Il primo impegno riguarda la formazione dei futuri sacerdoti. Dunque il seminario. Ci sono norme nuove per l’ammissione dei candidati, più rigide e che conferiscono più poteri ai rettori. Si tratta soprattutto di norme che mirano non solo a una rigorosa selezione qualitativa degli aspiranti al sacerdozio ma anche alla qualità dell’insegnamento che viene dato, dunque alla qualità dell’insegnante. E su questo c’è una fitta rete di controllo. Per ciò che riguarda le singole diocesi a tutti i vescovi è stato rivolto l’invito a rivedere e a rafforzare le norme a protezione dei bambini in tutte le attività della Chiesa. È stata istituita una commissione nazionale che controlla a ogni livello che le norme siano rispettate. Lo fa attraverso verifiche periodiche, programmate e strutturate in ogni singola diocesi. È stato poi istituito l’obbligo della verifica delle qualità morali di ogni persona destinata a un lavoro pastorale con i bambini. La verifica si attua anche attraverso una specifica collaborazione con gli organi di polizia. Quello però che mi preme sottolineare è che si tratta non di singoli processi o di singoli provvedimenti: tutto rientra in un unico progetto di rinnovamento pastorale, che riguarda tutti i campi dell’operare della Chiesa e non è legato soltanto a situazioni contingenti, come appunto gli scandali che ci hanno sconvolto. In questo senso viviamo anche il Congresso eucaristico come parte integrante di questo progetto. Incentrato sull’Eucaristia esso richiama perfettamente l’attenzione sul punto centrale del rinnovamento in corso, l’Eucaristia appunto.
In tutto questo processo che posto occupano i minori vittime degli abusi e le loro famiglie?

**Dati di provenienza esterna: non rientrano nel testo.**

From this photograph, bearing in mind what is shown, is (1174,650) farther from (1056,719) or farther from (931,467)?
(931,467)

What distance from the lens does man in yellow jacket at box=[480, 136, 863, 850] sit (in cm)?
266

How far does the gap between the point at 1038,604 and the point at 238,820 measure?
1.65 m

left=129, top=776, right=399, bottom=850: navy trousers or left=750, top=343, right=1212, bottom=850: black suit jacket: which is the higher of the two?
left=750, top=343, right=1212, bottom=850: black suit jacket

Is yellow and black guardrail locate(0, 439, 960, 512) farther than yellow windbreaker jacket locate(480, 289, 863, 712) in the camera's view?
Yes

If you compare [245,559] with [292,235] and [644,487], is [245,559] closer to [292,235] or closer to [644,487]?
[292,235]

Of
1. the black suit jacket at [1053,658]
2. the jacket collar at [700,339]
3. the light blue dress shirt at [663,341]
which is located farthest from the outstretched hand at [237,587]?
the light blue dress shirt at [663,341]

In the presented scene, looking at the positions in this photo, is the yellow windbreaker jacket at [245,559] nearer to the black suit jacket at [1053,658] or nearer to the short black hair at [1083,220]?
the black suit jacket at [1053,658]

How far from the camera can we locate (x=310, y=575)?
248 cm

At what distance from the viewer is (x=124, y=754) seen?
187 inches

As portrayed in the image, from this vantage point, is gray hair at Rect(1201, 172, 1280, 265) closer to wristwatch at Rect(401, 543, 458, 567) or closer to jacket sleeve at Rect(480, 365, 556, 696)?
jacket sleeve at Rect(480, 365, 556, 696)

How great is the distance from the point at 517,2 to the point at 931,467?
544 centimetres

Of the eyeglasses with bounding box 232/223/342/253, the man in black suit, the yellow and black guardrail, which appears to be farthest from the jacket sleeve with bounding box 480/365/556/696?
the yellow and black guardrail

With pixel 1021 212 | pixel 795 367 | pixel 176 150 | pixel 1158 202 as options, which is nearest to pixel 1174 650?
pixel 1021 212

Costituiscono una ferita difficilmente rimarginabile nel cuore di una Chiesa addolorata per le sofferenze che devono sopportare ancora oggi tante persone. C’è un grande impegno da parte nostra per restituire loro serenità, per ottenere il perdono necessario a ricostruire un legame violato. In ogni diocesi è stato costituito un centro di assistenza a loro dedicato; in ogni parrocchia ci sono centri di accoglienza, di ascolto, di sostegno. A quanti si rivolgono a questi centri viene assicurata vicinanza e assistenza immediata, di qualsiasi tipo.
Ci può fare un esempio?
La richiesta più frequente è quella di un aiuto a superare il trauma subito. Nel giro di una ventina di giorni viene messo a disposizione uno psicologo in modo gratuito. Diversamente si riesce ad accedere a un servizio di questo tipo in non meno di un anno. Poi inizia il lavoro di accompagnamento e condivisione di tutto il cammino che si vorrà o si dovrà compiere insieme.
Quanti sino a oggi si sono rivolti alla Chiesa per essere assistiti in questo senso?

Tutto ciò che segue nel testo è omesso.